2 of 78 comments (clear)

  1. Re:None by mmurphy000 · · Score: 3, Insightful

    I do not see a point in a shared calendar if it does not tie up straight into project management and work time allocation.

    I'll get to business use of shared calendars later. Bear in mind that there are many other scenarios, outside of businesses, where shared calendars can be useful, such as:

    • Municipalities publishing their board meeting schedules plus other events of note
    • Sports leagues (e.g., Little League(R) baseball) publishing their league schedules
    • Churches (and synagogues and mosques and...) publishing their scheduled services, including the extra services held in conjunction with religious holidays

    None of those require "project management and work time allocation". Particularly since the OP didn't say these were corporate shared calendars, it's not safe for you to assume that's the only place they'd be used.

    As a result any shared calendar deployment usually descends into meetingitus: a well known corporate debilitating disease where people spend more time in meetings about meetings about meetings instead of doing work.

    Agreed, but not all businesses are created equal. I suspect there's some sort of heuristic where the odds of "meetingitus" increases with the square of the number of employees per office, or some such. In other words, all else being equal, smaller businesses don't necessarily over-meeting themselves (though PHBs can increase meeting frequency in businesses of any size, etc.). While having a shared calendar that tied into project management would be nice, I wouldn't "throw out the baby with the bath water" and eschew shared calendars outright without corporate-wide project management tools.

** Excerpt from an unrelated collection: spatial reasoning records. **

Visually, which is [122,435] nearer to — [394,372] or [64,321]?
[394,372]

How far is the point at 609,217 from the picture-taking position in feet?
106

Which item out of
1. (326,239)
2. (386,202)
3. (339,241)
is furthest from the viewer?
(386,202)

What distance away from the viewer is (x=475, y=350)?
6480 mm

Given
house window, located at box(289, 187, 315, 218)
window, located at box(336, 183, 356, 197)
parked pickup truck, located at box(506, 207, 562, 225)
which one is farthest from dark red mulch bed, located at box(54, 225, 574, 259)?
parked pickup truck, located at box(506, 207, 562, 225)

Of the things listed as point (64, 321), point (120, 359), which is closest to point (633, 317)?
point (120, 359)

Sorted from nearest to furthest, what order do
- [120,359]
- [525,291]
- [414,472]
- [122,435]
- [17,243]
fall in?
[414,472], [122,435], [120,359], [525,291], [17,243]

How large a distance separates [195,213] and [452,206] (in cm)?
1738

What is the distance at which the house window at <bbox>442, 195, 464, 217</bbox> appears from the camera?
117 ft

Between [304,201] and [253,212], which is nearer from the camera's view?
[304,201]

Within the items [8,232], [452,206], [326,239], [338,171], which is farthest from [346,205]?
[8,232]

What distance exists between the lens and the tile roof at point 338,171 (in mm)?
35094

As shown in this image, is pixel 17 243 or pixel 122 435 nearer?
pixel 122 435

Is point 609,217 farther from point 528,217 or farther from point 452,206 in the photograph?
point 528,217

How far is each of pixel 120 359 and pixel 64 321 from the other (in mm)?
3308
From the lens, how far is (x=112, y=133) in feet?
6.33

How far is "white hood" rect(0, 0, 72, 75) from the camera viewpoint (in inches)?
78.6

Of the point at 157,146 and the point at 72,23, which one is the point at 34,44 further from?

  2. Re:Me too! by Builder · · Score: 3, Insightful

    Ok wiseass - give me an example of a true shared calendar application with clients that isn't called Exchange or Notes.

    All I want is read and write access to one or more calendars, the ability to selectively
    1. Share with everyone (read - write)
    2. Share with everyone (read only)
    3. Selectively share read-write with a number of other users
    4. Share only availability information

    If you can find this _just_ by googling, you're a better man than me.